A coalition of cybersecurity veterans, including prominent figures from the industry, has issued a stark warning to the US government, urging it to reconsider its recent export ban on Anthropic's advanced AI models, Fable and Mythos. In an open letter, signed by 76 experts, they argue that the restriction is a 'dangerous' move that could severely impede the ability of cybersecurity defenders to protect digital infrastructure and software globally, including within the UK.
The US government imposed the export control order on Anthropic last Friday, citing undisclosed national security concerns. In response, Anthropic suspended worldwide access to both Fable and Mythos. The cybersecurity experts contend that this action 'has taken the best models away from [cybersecurity] defenders,' hindering their crucial work in identifying vulnerabilities and enhancing software security. They emphasise the peril of such a decision when 'adversaries are rapidly advancing' their capabilities.
Anthropic's Mythos, initially launched in a preview capacity in April, was touted as exceptionally powerful in uncovering security vulnerabilities. Its capabilities were so significant that Anthropic initially restricted access to approximately 50 companies, later expanding to around 150 organisations across 15 countries, specifically to prevent misuse by malicious actors. Fable, a more publicly accessible version, was released last week with stringent safeguards designed to prevent its application in sensitive fields like biology, chemistry, and cybersecurity, and to deter its replication.
The basis for the US government's ban may stem from a report suggesting a method to bypass, or 'jailbreak,' Fable's guardrails to unlock its more potent Mythos-level capabilities. Katie Moussouris, founder of Luta Security and a signatory to the open letter, has reviewed the Amazon research paper reportedly detailing this method. However, Moussouris disputes the paper's findings, stating that it did not demonstrate a true jailbreak. Instead, she argues, researchers merely prompted Fable to fix publicly known vulnerabilities in open-source code, a fundamental defensive task, after the model initially resisted security-related prompts.
Moussouris elaborated in a blog post that the described behaviour 'cannot meaningfully be fixed' without weakening the model's defensive utility.

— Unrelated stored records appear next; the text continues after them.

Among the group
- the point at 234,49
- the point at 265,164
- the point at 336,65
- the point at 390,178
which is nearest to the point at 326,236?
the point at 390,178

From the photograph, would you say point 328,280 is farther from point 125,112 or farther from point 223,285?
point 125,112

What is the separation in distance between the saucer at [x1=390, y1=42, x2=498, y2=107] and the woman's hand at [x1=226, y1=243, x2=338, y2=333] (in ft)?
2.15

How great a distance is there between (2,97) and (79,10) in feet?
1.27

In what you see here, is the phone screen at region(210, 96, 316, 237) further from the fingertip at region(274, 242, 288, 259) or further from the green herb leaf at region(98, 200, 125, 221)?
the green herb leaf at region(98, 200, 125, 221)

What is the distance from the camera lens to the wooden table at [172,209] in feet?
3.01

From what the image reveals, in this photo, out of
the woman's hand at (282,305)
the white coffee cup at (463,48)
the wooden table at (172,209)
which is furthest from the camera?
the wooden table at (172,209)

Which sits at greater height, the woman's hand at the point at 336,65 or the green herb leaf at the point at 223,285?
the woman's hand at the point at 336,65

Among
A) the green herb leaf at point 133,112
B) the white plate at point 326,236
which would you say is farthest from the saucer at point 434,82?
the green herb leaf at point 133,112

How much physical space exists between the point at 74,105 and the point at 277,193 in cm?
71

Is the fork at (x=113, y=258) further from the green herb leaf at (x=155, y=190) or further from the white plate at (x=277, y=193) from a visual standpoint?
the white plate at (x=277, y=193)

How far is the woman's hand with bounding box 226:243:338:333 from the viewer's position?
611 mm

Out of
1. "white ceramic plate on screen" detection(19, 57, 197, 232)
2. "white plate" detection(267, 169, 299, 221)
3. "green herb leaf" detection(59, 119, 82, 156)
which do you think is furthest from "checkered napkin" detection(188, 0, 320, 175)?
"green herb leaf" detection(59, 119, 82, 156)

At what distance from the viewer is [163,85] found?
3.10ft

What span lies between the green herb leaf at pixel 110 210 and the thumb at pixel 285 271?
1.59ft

She stressed that 'defenders need to be able to ask AI to fix the bugs in a file, explain why the fix matters, and write tests that confirm the patch works.' This, she asserts, is not a guardrail bypass but rather the most valuable contribution an AI model can make to defensive security. The open letter echoes this critique, also claiming that similar model capabilities could be replicated using other AI platforms, including OpenAI's GPT-5.5, Anthropic's own Claude Opus 4.8 and Sonnet, and even Chinese models like Kimi 2.7.
The implications for UK businesses and consumers are significant. If cybersecurity professionals are denied access to cutting-edge AI tools for vulnerability detection, the overall resilience of digital systems could be compromised. This could lead to an increased risk of data breaches, cyber-attacks, and disruption to critical services, directly impacting UK enterprises' ability to innovate securely and consumers' trust in digital platforms. The UK's National Cyber Security Centre (NCSC) and the Information Commissioner's Office (ICO) consistently advocate for robust cybersecurity practices, and limitations on advanced defensive tools could complicate these efforts.